*Exercise task a*:
From the records below, copy word for word the stretch from the line containing "Is the plant" through the last line of the records, including both ends.

*Passage*:
- Directed by: Iftakar Chowdhury
- Written by: Abdullah Zahir Babu
- Produced by: Fatman Films
- Starring: Bobby; Anisur Rahman Milon; Kazi Maruf; Kazi Hayat; Prabir Mitra; Shiba Shanu; Shimul Khan;
- Cinematography: Iftakar Chowdhury
- Edited by: Iftakar Chowdhury
- Music by: Adit
- Production company: Fatman Films
- Distributed by: Jaaz Multimedia
- Release date: 12 April 2013;
- Running time: 127 minutes
- Country: Bangladesh
- Language: Bengali

= Dehorokkhi =

Bangladeshi action film

Dehorokkhi ( Bodyguard) is a 2013 Bangladeshi action film directed by Iftakar Chowdhury. The film was produced by Fatman Films. Dehorokkhi is an action based romantic triangle film. The film features Bobby, Anisur Rahman Milon, Kazi Maruf, Shiba Shanu and Shimul Khan. The film marked 55 years of Bangladeshi film industry. Dehorokkhi was released on 50 screens. The movie created a buzz through its trailer in social networking sites. The music was distributed by G-Series.

*Data for processing*:
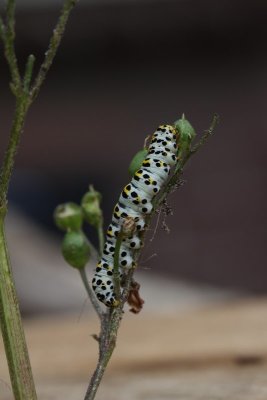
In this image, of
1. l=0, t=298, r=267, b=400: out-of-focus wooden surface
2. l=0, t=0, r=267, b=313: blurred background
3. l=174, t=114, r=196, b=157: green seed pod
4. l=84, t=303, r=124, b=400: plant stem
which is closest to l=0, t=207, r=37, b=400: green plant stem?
l=84, t=303, r=124, b=400: plant stem

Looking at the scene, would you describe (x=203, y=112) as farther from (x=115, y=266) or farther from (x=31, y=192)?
(x=115, y=266)

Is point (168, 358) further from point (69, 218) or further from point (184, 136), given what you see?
point (184, 136)

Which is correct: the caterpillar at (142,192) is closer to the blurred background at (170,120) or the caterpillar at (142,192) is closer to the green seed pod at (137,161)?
the green seed pod at (137,161)

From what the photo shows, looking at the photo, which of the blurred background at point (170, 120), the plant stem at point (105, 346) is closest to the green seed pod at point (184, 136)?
the plant stem at point (105, 346)

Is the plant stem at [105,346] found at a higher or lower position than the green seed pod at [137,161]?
lower

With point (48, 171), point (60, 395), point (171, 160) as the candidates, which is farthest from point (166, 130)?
point (48, 171)

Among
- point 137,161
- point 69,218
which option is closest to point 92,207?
point 69,218

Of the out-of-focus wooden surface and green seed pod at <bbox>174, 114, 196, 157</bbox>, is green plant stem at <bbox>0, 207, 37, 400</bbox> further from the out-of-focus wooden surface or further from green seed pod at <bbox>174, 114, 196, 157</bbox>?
the out-of-focus wooden surface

*Exercise task b*:
Answer from the passage on Dehorokkhi:
(i) Which company distributed the film?
(ii) On how many screens was the film released?
(iii) Which company distributed the music?

*Exercise response a*:
Is the plant stem at [105,346] found at a higher or lower position than the green seed pod at [137,161]?
lower

With point (48, 171), point (60, 395), point (171, 160) as the candidates, which is farthest from point (166, 130)?
point (48, 171)

Among
- point 137,161
- point 69,218
which option is closest to point 92,207?
point 69,218

Of the out-of-focus wooden surface and green seed pod at <bbox>174, 114, 196, 157</bbox>, is green plant stem at <bbox>0, 207, 37, 400</bbox> further from the out-of-focus wooden surface or further from green seed pod at <bbox>174, 114, 196, 157</bbox>?
the out-of-focus wooden surface

*Exercise response b*:
(i) Jaaz Multimedia
(ii) 50
(iii) G-Series